Penn, of course, is the talkative tall one with the trademark goatee and the single red fingernail. Teller is the silent little one, with the all-too-knowing gaze. They were originally a visual echo of Laurel & Hardy, although over the years Penn has slimmed down somewhat while Teller has grown a tad fuller. Even so, the latter--who is on the other side of 65--remains excessively droll; he looks, nowadays, like a crossbreed of one of those Campbell Soup Kids with Tweedledee.

The program consists of seventeen illusion-sketches in a ninety-minute set. Highlights include "Red Ball," in which Teller works some gentle but astonishing magic with a lighter-than-air globe; "He's a Little Teapot," in which Teller indeed turns himself into a "little teapot"; and "The Vanishing Elephant," the title character of which earns one of the biggest laughs of the evening. "Close-up Magic with Little Cows" is also a delight--more comedy than magic--with one of the night's best gags, which I will not herein spoil.

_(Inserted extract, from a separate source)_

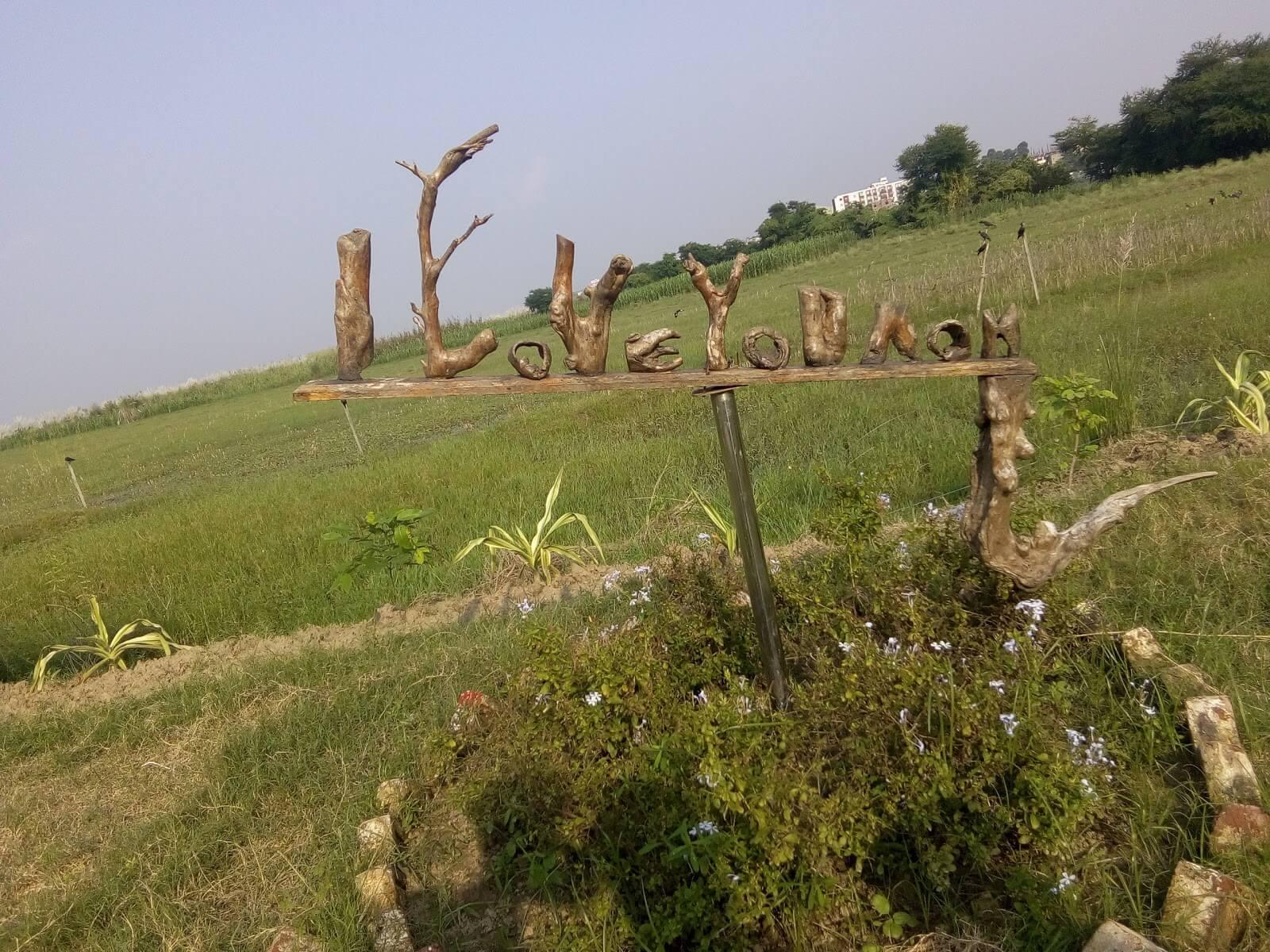 Bhagalpur Driftwood park wallpaper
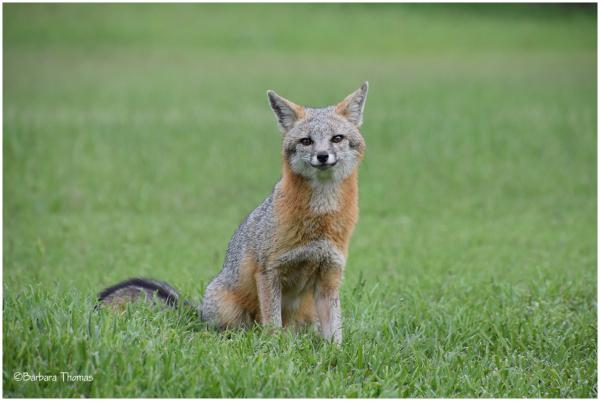 Fantastic Fox!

I will relay, though, that Teller does actually talk; this, courtesy of my playgoing companion, who was called onstage for the goldfish-in-a-bowl trick. While performing silently, Teller told her sotto voce when to sit and what to do, as well as offering gentlemanly praise for her contribution. (She also told me that she was picked out of the audience and levitated the night she saw their first New York show, at the Westside Arts/Downstairs in 1985--which suggests that the boys and their "Director of Covert Operations" have a method of casing the joint for suitable victims.)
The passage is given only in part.